- Task goal:
Retype the part of the items that opens with the first line and closes with the line containing "Hard Rigid Plastic".
---+---
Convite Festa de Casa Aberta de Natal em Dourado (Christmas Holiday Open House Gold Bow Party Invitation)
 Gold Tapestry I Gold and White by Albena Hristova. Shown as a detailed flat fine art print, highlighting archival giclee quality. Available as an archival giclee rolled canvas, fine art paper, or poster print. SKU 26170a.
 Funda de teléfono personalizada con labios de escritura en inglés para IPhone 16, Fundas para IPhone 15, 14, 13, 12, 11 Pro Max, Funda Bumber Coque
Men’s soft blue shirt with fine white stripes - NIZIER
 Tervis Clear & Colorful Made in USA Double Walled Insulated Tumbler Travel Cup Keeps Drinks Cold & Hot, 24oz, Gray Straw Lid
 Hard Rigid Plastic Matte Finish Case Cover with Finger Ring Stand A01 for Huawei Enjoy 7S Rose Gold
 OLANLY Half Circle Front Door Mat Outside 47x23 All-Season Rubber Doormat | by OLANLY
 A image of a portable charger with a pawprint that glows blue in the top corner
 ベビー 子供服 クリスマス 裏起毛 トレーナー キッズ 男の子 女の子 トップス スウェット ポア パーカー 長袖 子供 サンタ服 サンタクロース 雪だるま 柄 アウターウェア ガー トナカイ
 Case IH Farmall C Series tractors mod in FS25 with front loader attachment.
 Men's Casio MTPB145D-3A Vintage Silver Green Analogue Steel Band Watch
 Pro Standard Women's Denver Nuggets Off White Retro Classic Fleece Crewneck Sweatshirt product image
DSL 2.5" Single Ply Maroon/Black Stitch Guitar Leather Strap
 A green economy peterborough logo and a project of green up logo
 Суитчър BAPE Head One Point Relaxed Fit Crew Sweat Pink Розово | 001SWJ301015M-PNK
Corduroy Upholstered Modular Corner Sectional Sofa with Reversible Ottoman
---+---
- Problem solution:
Convite Festa de Casa Aberta de Natal em Dourado (Christmas Holiday Open House Gold Bow Party Invitation)
 Gold Tapestry I Gold and White by Albena Hristova. Shown as a detailed flat fine art print, highlighting archival giclee quality. Available as an archival giclee rolled canvas, fine art paper, or poster print. SKU 26170a.
 Funda de teléfono personalizada con labios de escritura en inglés para IPhone 16, Fundas para IPhone 15, 14, 13, 12, 11 Pro Max, Funda Bumber Coque
Men’s soft blue shirt with fine white stripes - NIZIER
 Tervis Clear & Colorful Made in USA Double Walled Insulated Tumbler Travel Cup Keeps Drinks Cold & Hot, 24oz, Gray Straw Lid
 Hard Rigid Plastic Matte Finish Case Cover with Finger Ring Stand A01 for Huawei Enjoy 7S Rose Gold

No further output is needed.